In regards to the OJ trial, the issue is that the system doesn't do this in just one instance (hense it was an example, and by no means the only one), but does this way too often to be a mere human element anomally. Furthermore, what good is identifying the irrationalism of those being selected from the jury pool if the set of laws that determine those selections give us no proof against it. The OJ trial brings this fact into it's full, ridiculously obvious result, but there are plenty of other cases where less obvious miscarages of justice go under the media radar.

As to your comments on "objectivity in law", I can not make a single bit of sense out of what you just said. On one hand you are saying that I could be correct that the system sets up a bias, and then you argue that this has nothing to do with objective law. How in the heck can you have an absolutely clear law and yet have such a garbled implementation system. We have a system that is supposed to protect defendents, yet seemingly by your own admission we have a protection racket going on in our civil courts. On the other hand we have a system that is also supposed to reward just plaintiffs, and yet I see lower judges being overruled by political demagogues on higher courts on legal arguements that only a transcendental idealist could claim to understand.

In conclusion, where is this complexity worship coming from? I'm not neccesarily saying that this is going to be easy, but I think you are multiplying things well beyond neccesity here, particularly in setting up this tricotomy that you have above.
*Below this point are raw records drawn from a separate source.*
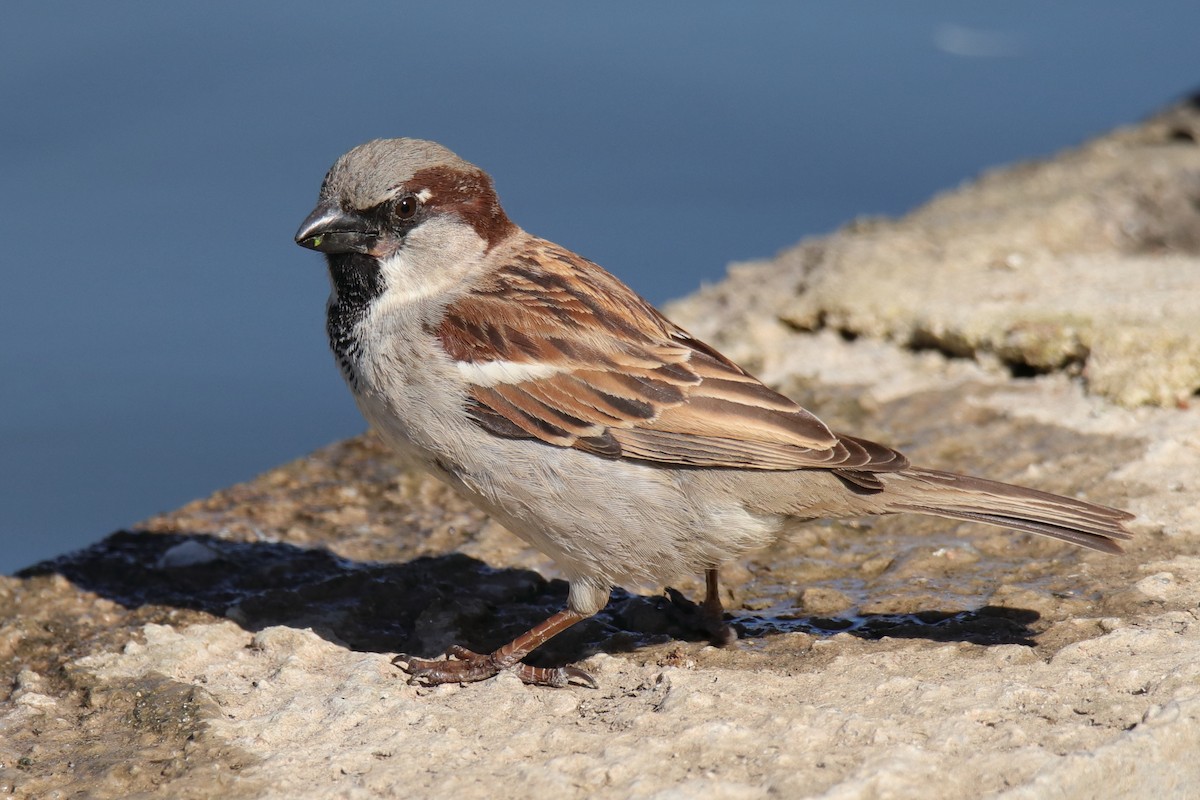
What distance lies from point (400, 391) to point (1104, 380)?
8.97 ft

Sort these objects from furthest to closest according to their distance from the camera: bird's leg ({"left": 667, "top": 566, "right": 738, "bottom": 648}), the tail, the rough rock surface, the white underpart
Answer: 1. bird's leg ({"left": 667, "top": 566, "right": 738, "bottom": 648})
2. the white underpart
3. the tail
4. the rough rock surface

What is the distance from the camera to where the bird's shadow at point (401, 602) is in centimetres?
408

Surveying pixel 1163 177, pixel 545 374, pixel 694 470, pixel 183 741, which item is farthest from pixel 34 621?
pixel 1163 177

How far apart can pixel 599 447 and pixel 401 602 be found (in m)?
1.01

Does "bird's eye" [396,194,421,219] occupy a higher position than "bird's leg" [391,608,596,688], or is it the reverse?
"bird's eye" [396,194,421,219]

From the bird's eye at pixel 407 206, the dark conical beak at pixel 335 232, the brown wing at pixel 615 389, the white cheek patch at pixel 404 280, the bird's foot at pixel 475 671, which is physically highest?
the bird's eye at pixel 407 206

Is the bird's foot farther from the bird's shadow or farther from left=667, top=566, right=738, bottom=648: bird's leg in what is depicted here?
left=667, top=566, right=738, bottom=648: bird's leg

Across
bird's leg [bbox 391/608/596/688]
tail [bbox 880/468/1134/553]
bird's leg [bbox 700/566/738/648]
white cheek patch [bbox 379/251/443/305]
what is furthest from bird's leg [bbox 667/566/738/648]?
white cheek patch [bbox 379/251/443/305]

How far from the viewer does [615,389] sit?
13.0 feet

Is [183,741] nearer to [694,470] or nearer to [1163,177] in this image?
[694,470]

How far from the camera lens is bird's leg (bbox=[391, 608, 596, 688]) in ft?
12.5

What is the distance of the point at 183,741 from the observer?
349cm

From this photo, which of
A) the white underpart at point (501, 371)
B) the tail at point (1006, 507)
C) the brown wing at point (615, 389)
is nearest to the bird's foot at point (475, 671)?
the brown wing at point (615, 389)

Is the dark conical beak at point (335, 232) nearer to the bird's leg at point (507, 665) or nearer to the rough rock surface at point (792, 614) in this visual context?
the rough rock surface at point (792, 614)
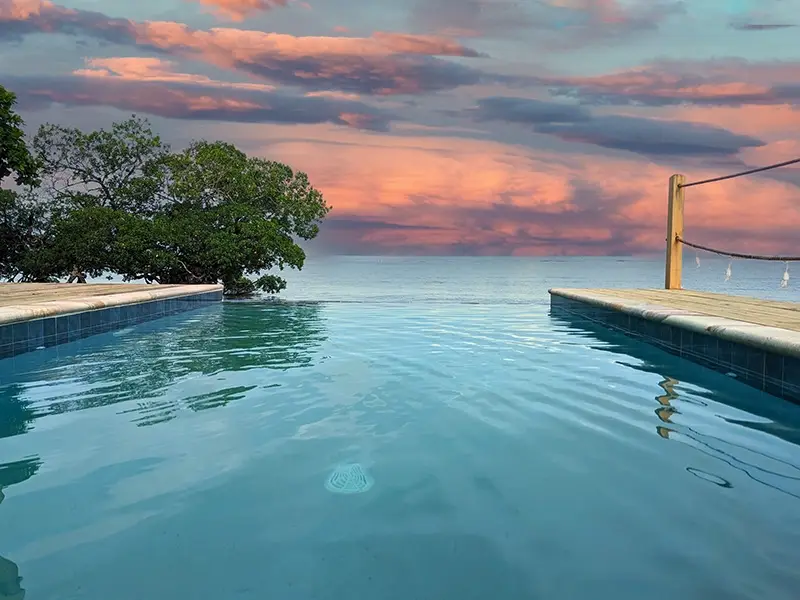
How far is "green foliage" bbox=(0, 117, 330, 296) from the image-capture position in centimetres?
1836

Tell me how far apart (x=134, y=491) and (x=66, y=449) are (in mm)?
896

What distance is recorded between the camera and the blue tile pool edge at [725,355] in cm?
448

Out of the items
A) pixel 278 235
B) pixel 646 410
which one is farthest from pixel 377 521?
pixel 278 235

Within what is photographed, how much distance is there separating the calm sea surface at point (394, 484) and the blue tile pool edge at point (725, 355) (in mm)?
147

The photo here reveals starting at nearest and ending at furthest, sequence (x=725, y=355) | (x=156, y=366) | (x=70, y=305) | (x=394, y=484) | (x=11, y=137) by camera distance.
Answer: (x=394, y=484), (x=725, y=355), (x=156, y=366), (x=70, y=305), (x=11, y=137)

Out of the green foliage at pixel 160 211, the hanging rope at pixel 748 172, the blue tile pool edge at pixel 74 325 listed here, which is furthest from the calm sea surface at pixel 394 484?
the green foliage at pixel 160 211

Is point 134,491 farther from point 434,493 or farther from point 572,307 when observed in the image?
point 572,307

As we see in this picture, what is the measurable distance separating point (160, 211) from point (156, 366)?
14.9m

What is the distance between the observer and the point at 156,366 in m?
6.22

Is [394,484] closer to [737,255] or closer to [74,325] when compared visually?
[74,325]

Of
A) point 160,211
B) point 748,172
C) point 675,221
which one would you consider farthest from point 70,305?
point 160,211

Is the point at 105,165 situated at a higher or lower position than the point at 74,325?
higher

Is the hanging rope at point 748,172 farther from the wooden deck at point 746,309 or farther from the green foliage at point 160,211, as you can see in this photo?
the green foliage at point 160,211

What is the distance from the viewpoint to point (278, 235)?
19234 mm
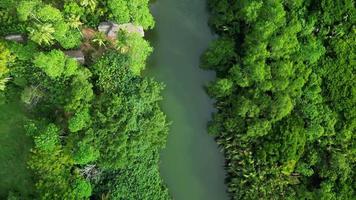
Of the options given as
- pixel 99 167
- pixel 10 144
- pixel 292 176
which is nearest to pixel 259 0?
pixel 292 176

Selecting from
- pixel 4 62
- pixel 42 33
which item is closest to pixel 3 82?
pixel 4 62

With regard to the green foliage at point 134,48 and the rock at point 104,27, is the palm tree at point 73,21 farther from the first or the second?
the green foliage at point 134,48

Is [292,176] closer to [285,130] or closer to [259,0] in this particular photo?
[285,130]

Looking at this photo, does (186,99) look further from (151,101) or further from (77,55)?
(77,55)

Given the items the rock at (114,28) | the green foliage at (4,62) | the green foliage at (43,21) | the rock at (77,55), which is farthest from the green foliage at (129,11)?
the green foliage at (4,62)

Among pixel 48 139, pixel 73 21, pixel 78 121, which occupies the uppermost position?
pixel 73 21

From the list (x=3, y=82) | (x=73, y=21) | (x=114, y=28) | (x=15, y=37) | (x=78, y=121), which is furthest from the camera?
(x=114, y=28)

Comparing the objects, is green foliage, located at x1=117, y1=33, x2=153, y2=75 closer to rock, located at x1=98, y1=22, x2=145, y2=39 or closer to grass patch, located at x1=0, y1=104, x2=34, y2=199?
rock, located at x1=98, y1=22, x2=145, y2=39
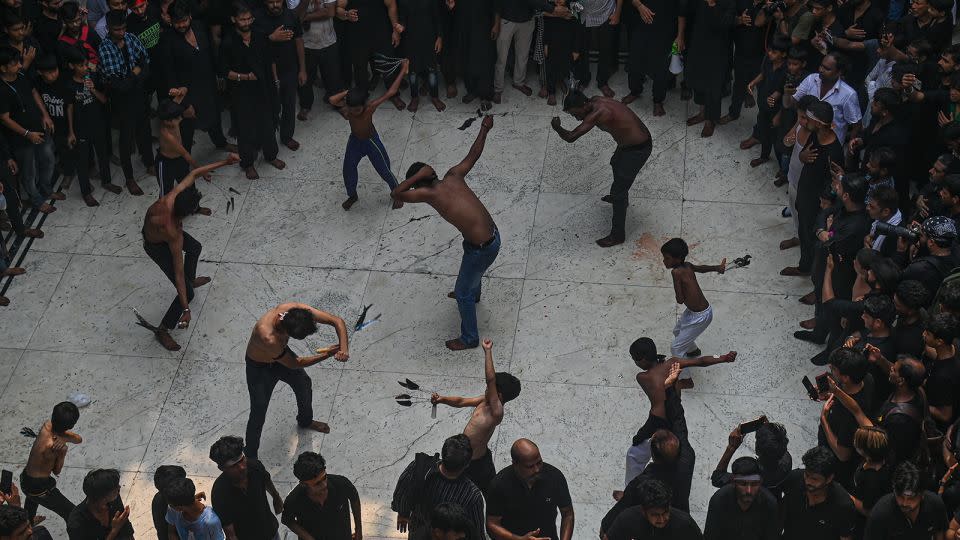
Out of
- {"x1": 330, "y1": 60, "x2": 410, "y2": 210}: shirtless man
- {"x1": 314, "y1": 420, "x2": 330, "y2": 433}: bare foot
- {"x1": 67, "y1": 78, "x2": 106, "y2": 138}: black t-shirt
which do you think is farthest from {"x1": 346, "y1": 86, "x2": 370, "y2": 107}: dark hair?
{"x1": 314, "y1": 420, "x2": 330, "y2": 433}: bare foot

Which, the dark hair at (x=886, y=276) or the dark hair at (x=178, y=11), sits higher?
the dark hair at (x=178, y=11)

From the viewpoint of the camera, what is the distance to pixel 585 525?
884 centimetres

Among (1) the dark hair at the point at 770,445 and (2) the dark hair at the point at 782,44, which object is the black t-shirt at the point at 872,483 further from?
(2) the dark hair at the point at 782,44

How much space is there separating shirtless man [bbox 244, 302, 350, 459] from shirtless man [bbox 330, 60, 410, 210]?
227 cm

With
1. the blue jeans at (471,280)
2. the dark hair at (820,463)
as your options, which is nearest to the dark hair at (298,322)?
the blue jeans at (471,280)

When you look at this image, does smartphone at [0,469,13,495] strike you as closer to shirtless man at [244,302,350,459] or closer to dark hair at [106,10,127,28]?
shirtless man at [244,302,350,459]

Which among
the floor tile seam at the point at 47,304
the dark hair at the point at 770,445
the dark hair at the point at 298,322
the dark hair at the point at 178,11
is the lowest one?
the floor tile seam at the point at 47,304

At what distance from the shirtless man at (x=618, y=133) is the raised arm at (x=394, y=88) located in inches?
62.2

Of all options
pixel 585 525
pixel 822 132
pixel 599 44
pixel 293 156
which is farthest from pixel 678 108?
pixel 585 525

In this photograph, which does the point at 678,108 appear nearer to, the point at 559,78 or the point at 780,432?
the point at 559,78

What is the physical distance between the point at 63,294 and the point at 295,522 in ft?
14.2

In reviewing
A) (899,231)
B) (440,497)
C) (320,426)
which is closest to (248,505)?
(440,497)

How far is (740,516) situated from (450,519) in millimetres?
1626

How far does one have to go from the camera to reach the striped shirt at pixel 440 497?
7477 mm
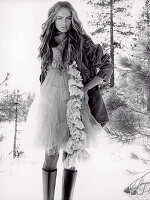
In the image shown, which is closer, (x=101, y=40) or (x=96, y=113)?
(x=96, y=113)

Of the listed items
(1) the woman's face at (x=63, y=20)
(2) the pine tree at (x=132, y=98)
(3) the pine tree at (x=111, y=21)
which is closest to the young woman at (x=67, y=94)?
(1) the woman's face at (x=63, y=20)

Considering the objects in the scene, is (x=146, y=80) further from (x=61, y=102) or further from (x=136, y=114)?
(x=61, y=102)

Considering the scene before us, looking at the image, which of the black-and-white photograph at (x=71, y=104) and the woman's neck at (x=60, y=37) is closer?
the black-and-white photograph at (x=71, y=104)

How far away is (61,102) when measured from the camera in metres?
1.33

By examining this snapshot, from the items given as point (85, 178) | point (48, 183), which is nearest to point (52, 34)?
point (48, 183)

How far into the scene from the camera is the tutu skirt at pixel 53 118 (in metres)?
1.27

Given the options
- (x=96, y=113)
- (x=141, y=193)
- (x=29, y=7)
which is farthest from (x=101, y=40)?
(x=96, y=113)

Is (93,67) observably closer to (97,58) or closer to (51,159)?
(97,58)

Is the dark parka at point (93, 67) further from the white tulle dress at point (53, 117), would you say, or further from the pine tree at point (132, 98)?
the pine tree at point (132, 98)

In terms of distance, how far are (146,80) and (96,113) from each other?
716mm

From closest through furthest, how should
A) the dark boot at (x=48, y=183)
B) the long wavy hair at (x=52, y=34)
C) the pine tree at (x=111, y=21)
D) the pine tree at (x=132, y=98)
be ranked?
the dark boot at (x=48, y=183)
the long wavy hair at (x=52, y=34)
the pine tree at (x=132, y=98)
the pine tree at (x=111, y=21)

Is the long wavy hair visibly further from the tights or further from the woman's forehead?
the tights

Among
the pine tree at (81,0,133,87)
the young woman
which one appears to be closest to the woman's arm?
the young woman

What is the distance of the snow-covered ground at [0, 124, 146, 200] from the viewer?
1980 mm
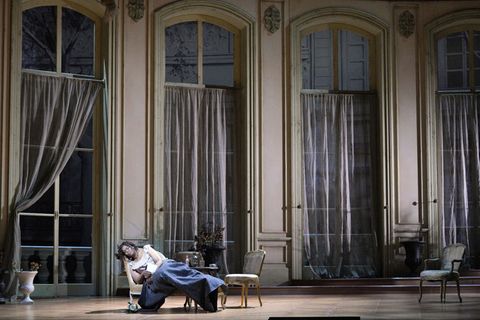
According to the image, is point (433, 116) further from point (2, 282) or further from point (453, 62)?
point (2, 282)

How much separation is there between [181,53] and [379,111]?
327 cm

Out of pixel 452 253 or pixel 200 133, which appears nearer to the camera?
pixel 452 253

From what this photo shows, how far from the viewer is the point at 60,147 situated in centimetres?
995

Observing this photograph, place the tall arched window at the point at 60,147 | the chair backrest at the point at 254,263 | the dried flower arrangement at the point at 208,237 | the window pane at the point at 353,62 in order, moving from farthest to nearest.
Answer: the window pane at the point at 353,62, the dried flower arrangement at the point at 208,237, the tall arched window at the point at 60,147, the chair backrest at the point at 254,263

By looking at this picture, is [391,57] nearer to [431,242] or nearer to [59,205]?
[431,242]

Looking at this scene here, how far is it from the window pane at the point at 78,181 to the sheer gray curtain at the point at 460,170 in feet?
17.8

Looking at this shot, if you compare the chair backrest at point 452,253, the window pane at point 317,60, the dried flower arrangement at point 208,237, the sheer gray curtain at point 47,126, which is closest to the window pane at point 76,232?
the sheer gray curtain at point 47,126

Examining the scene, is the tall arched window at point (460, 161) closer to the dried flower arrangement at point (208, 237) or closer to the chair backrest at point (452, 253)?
the chair backrest at point (452, 253)

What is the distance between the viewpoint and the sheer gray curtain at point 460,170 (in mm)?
11250

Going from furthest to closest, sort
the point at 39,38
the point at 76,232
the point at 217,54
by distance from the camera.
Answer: the point at 217,54
the point at 76,232
the point at 39,38

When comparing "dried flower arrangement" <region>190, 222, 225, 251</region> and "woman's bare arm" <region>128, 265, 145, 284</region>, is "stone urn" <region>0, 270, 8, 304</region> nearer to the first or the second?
"woman's bare arm" <region>128, 265, 145, 284</region>

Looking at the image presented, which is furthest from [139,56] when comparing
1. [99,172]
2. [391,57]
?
[391,57]

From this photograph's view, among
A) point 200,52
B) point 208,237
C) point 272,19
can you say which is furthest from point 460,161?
point 200,52

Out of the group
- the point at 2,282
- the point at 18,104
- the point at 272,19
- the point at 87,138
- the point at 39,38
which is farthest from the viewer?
the point at 272,19
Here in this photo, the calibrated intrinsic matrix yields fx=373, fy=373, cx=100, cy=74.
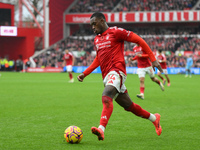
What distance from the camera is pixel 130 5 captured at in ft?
173

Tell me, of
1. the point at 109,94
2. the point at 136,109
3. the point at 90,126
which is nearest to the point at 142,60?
the point at 90,126

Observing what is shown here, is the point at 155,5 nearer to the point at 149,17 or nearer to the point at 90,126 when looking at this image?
the point at 149,17

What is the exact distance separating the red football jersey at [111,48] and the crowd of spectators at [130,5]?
Answer: 148 ft

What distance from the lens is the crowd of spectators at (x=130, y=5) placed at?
166ft

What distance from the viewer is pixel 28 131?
286 inches

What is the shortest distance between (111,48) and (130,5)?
1868 inches

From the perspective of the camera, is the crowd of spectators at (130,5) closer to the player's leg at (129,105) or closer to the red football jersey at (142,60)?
the red football jersey at (142,60)

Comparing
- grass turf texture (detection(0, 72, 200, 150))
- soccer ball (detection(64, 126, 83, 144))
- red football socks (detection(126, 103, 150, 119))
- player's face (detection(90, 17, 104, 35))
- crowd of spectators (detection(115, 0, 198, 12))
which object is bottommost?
grass turf texture (detection(0, 72, 200, 150))

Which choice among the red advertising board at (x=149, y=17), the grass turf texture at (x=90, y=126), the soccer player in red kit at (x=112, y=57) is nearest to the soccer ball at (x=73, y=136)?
the grass turf texture at (x=90, y=126)

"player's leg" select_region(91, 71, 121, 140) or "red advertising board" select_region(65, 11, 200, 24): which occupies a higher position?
"red advertising board" select_region(65, 11, 200, 24)

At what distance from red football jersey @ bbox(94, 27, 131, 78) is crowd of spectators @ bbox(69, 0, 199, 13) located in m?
45.2

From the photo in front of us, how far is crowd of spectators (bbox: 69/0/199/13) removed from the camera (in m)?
50.6

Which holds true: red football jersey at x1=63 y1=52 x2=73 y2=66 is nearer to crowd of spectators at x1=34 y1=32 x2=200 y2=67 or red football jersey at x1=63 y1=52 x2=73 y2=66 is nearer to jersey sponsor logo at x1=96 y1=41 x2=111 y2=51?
jersey sponsor logo at x1=96 y1=41 x2=111 y2=51

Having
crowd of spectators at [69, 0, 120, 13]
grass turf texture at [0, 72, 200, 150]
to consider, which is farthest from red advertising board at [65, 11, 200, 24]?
grass turf texture at [0, 72, 200, 150]
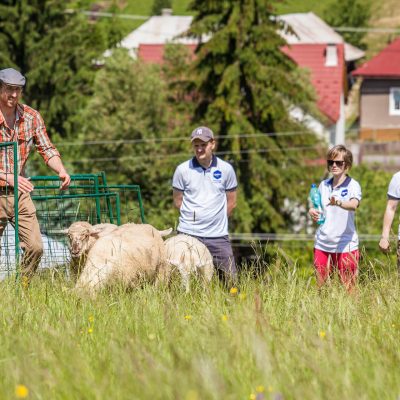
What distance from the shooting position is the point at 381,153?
5184 cm

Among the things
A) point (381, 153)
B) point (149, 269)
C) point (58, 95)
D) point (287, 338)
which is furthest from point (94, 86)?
point (287, 338)

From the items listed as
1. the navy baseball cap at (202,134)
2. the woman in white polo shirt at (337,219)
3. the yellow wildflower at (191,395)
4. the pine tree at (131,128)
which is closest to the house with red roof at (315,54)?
the pine tree at (131,128)

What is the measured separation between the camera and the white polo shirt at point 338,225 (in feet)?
29.1

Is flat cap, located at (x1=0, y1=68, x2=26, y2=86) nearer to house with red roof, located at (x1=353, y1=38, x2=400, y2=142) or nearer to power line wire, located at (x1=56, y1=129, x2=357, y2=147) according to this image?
power line wire, located at (x1=56, y1=129, x2=357, y2=147)

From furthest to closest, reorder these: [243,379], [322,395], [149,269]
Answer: [149,269]
[243,379]
[322,395]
The Procedural Element and the Human Element are tied to the law, if one goes, it often reflects a weakness in another. Furthermore, human beings are imperfect, but when you have court after court upholding the same insanity, all the way to the supreme court, this is hardly an issue of mere human error or one-party bias. When injustice is upheld by all courts, we need to scrutinize this whole concept of "Blind Justice" and make certain that we aren't doing what I think we have done, and that is kidnap justice and hide it somewhere inside the law.